Stored dataset items
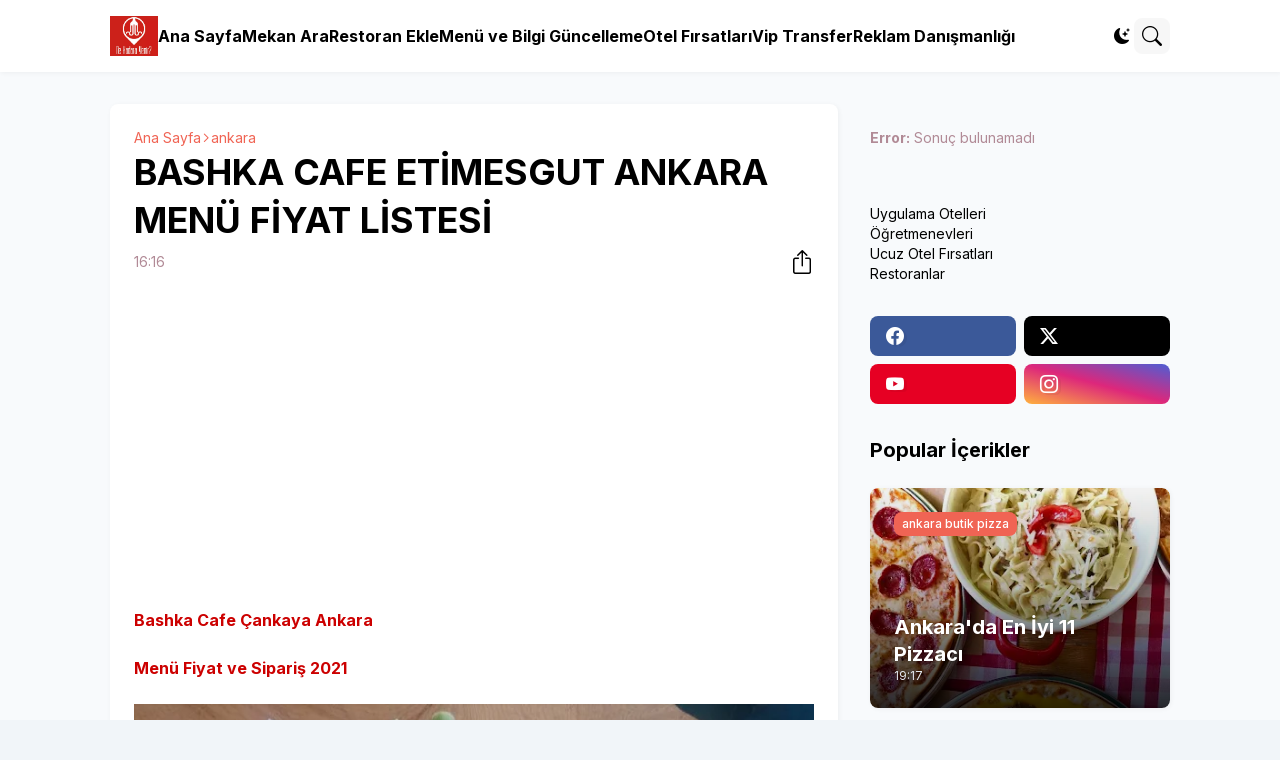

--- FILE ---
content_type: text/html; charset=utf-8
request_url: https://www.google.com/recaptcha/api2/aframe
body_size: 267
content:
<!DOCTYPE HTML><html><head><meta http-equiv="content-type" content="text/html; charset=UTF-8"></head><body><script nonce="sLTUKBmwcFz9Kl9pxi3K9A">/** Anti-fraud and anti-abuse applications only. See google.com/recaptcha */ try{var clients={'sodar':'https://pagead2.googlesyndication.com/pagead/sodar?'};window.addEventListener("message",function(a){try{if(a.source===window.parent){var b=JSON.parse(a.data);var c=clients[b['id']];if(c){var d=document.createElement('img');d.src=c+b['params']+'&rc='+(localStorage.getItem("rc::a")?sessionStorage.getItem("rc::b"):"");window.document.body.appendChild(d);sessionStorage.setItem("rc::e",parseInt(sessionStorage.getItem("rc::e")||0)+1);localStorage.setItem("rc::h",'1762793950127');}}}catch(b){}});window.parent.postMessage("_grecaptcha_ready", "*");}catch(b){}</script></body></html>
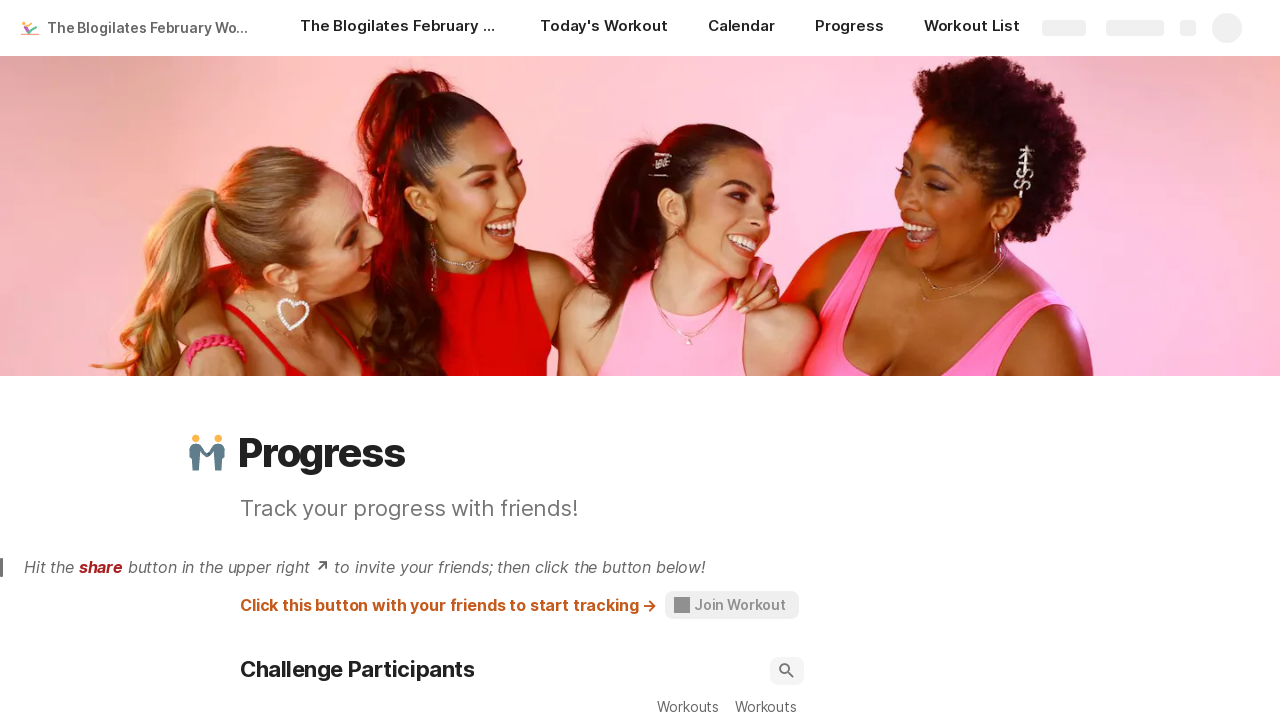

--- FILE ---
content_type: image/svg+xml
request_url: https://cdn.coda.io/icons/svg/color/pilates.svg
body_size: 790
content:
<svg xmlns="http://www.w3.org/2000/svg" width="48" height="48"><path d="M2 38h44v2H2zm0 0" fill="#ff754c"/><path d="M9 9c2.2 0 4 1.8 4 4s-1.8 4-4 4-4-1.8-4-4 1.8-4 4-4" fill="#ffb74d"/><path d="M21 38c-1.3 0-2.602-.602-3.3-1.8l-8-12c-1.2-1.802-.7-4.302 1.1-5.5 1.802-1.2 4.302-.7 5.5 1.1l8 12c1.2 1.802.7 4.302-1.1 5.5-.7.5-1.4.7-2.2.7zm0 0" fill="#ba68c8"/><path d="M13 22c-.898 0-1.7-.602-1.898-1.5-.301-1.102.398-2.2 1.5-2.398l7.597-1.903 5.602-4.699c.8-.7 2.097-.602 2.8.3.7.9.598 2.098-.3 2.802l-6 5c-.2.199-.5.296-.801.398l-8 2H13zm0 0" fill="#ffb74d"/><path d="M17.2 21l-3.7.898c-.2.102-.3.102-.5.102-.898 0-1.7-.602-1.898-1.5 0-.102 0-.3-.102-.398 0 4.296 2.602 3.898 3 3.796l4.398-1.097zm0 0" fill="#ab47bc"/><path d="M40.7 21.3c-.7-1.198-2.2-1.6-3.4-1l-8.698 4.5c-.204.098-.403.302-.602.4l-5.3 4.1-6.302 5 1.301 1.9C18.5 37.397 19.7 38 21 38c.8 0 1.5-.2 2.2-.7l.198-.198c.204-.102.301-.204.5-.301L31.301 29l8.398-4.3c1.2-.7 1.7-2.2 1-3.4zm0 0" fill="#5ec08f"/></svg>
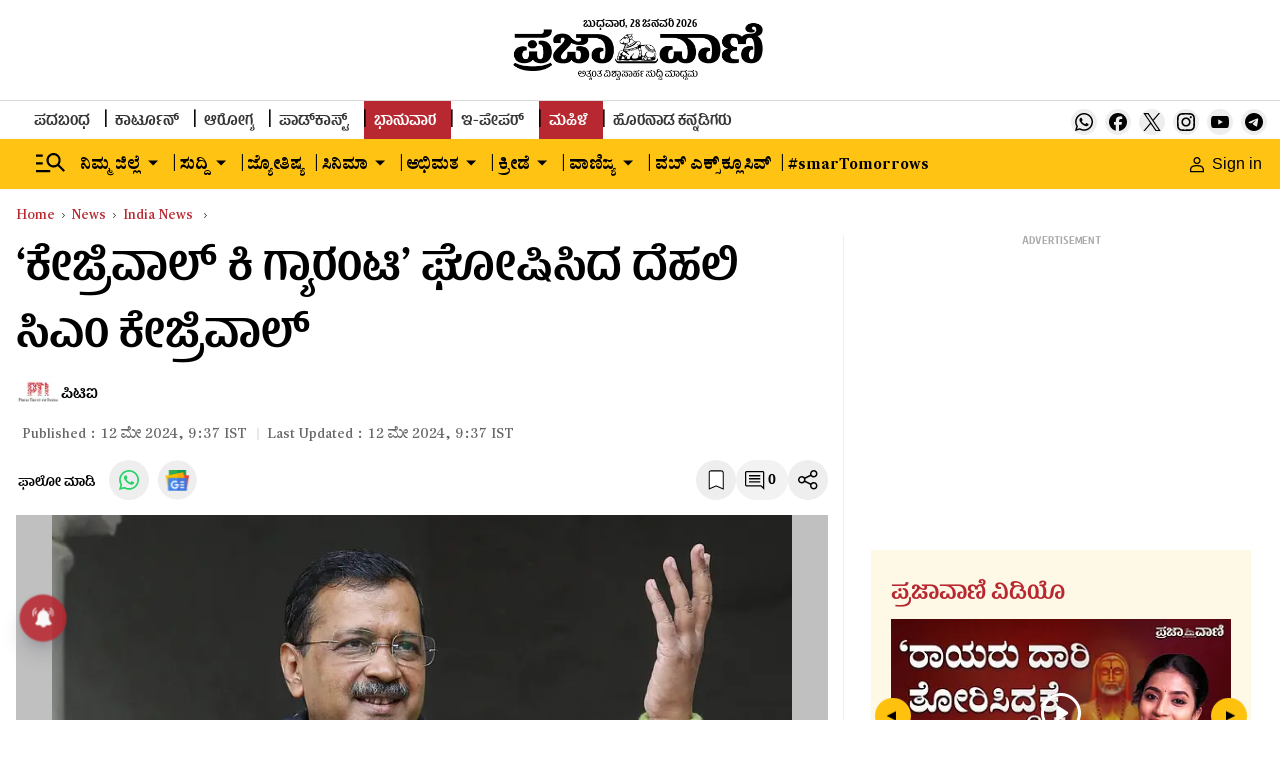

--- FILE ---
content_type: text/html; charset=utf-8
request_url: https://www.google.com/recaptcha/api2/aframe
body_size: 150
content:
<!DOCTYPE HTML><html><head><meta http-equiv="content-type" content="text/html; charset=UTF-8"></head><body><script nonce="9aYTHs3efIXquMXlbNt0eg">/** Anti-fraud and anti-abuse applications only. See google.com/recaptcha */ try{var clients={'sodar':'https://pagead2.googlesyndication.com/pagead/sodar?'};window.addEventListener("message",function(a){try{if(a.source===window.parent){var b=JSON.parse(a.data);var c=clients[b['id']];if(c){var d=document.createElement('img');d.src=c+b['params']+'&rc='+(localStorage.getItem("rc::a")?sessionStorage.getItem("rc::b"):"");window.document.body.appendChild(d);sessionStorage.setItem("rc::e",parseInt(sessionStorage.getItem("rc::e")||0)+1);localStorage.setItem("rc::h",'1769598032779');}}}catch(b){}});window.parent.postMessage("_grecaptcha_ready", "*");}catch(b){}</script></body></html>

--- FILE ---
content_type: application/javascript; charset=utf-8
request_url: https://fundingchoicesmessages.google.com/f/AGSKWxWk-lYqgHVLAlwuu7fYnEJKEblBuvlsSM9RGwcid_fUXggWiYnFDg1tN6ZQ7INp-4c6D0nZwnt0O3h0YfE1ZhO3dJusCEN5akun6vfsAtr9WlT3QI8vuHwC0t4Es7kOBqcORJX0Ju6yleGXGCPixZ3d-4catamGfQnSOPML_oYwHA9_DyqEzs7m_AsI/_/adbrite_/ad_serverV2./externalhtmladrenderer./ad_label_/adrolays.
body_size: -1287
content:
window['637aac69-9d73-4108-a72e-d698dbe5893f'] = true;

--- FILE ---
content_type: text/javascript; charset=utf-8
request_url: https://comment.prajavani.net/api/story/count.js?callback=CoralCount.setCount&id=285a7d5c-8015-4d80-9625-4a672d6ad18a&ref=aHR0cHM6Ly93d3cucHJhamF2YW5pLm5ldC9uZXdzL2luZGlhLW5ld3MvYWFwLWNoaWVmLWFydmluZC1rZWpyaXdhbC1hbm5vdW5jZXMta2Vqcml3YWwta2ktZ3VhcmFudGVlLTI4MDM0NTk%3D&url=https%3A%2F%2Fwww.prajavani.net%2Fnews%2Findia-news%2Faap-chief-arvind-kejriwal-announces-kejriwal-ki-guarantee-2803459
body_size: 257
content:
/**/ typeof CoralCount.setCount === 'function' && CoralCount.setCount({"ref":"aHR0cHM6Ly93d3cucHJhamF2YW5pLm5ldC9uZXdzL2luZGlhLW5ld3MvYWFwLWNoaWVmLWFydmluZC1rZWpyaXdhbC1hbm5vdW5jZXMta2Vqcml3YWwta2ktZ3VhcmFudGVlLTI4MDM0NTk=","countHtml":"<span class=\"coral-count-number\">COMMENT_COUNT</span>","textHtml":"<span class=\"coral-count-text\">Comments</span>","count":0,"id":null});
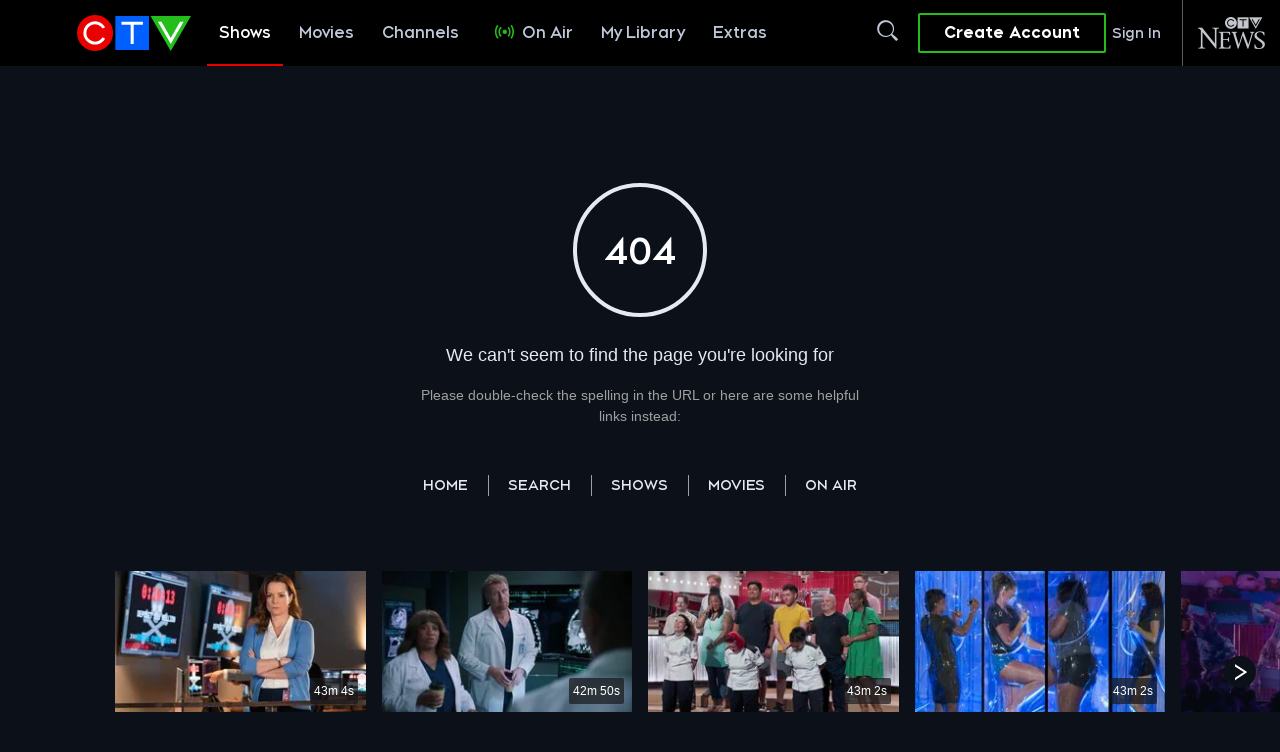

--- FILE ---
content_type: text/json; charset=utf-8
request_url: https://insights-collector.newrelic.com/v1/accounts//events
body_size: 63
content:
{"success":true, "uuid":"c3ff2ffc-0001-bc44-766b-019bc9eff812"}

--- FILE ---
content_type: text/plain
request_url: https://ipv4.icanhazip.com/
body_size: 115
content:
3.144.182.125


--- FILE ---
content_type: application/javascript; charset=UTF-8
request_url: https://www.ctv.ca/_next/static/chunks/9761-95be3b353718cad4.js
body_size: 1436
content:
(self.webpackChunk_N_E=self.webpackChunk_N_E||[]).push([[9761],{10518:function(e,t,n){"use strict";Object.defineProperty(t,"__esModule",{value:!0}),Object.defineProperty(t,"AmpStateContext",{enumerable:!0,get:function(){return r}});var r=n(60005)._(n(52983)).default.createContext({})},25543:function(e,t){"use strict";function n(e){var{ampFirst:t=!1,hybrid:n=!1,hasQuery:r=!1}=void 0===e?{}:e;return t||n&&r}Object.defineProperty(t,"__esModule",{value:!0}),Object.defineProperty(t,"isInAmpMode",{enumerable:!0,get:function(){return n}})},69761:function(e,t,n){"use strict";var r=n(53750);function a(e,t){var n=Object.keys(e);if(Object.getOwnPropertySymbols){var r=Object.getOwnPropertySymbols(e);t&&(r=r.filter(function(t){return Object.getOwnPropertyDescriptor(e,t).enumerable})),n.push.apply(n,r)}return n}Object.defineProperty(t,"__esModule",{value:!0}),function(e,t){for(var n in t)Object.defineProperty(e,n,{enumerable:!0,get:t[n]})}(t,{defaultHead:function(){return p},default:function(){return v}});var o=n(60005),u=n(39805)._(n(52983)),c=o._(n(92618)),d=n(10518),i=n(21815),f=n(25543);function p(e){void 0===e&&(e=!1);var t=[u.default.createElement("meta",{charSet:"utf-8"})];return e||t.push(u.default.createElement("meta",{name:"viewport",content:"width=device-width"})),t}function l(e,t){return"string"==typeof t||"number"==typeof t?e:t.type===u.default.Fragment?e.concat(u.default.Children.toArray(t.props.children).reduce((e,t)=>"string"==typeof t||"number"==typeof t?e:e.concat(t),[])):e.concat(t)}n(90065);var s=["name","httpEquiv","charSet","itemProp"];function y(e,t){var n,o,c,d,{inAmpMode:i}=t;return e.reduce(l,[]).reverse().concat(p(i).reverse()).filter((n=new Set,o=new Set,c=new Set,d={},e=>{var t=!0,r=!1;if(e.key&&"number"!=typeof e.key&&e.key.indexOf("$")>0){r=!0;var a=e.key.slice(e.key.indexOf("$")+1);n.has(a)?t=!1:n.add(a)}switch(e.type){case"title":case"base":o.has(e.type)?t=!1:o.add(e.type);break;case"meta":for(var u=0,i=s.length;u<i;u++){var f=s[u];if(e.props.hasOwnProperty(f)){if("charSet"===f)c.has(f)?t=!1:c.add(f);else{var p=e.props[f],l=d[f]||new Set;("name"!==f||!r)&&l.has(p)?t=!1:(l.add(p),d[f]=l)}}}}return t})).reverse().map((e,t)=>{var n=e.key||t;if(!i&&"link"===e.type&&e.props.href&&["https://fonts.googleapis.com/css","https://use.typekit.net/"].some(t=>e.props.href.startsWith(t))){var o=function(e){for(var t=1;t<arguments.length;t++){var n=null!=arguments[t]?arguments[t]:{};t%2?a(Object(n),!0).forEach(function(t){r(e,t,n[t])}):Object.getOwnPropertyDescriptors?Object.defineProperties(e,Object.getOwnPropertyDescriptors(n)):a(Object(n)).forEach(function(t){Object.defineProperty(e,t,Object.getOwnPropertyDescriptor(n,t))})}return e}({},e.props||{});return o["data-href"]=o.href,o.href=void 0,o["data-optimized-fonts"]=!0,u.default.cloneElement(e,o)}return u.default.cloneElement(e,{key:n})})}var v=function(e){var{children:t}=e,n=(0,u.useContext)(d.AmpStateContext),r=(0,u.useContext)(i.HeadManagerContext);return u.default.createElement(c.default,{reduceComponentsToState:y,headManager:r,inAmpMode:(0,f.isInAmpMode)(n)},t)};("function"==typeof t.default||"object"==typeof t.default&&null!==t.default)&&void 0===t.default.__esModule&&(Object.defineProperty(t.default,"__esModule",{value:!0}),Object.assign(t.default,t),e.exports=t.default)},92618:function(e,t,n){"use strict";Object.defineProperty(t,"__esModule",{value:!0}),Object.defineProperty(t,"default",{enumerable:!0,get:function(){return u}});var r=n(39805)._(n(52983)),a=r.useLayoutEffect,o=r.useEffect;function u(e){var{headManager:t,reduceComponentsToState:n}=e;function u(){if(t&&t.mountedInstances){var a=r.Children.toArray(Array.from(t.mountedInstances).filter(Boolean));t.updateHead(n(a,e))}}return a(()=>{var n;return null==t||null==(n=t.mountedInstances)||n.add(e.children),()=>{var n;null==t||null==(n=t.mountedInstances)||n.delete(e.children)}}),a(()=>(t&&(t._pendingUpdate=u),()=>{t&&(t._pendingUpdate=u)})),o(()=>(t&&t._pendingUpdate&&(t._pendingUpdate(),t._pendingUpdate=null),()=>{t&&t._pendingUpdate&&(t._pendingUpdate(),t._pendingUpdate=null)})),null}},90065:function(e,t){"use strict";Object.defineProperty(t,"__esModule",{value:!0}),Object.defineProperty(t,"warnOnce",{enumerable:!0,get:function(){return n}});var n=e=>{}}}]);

» **WHAT YOU HAVE TO DO**: Using the records given above, list every line that includes the word "parseInt".

» **RESULT FOR THIS TASK**:
<!DOCTYPE HTML><html><head><meta http-equiv="content-type" content="text/html; charset=UTF-8"></head><body><script nonce="sLTUKBmwcFz9Kl9pxi3K9A">/** Anti-fraud and anti-abuse applications only. See google.com/recaptcha */ try{var clients={'sodar':'https://pagead2.googlesyndication.com/pagead/sodar?'};window.addEventListener("message",function(a){try{if(a.source===window.parent){var b=JSON.parse(a.data);var c=clients[b['id']];if(c){var d=document.createElement('img');d.src=c+b['params']+'&rc='+(localStorage.getItem("rc::a")?sessionStorage.getItem("rc::b"):"");window.document.body.appendChild(d);sessionStorage.setItem("rc::e",parseInt(sessionStorage.getItem("rc::e")||0)+1);localStorage.setItem("rc::h",'1762793950127');}}}catch(b){}});window.parent.postMessage("_grecaptcha_ready", "*");}catch(b){}</script></body></html>
<!DOCTYPE HTML><html><head><meta http-equiv="content-type" content="text/html; charset=UTF-8"></head><body><script nonce="9aYTHs3efIXquMXlbNt0eg">/** Anti-fraud and anti-abuse applications only. See google.com/recaptcha */ try{var clients={'sodar':'https://pagead2.googlesyndication.com/pagead/sodar?'};window.addEventListener("message",function(a){try{if(a.source===window.parent){var b=JSON.parse(a.data);var c=clients[b['id']];if(c){var d=document.createElement('img');d.src=c+b['params']+'&rc='+(localStorage.getItem("rc::a")?sessionStorage.getItem("rc::b"):"");window.document.body.appendChild(d);sessionStorage.setItem("rc::e",parseInt(sessionStorage.getItem("rc::e")||0)+1);localStorage.setItem("rc::h",'1769598032779');}}}catch(b){}});window.parent.postMessage("_grecaptcha_ready", "*");}catch(b){}</script></body></html>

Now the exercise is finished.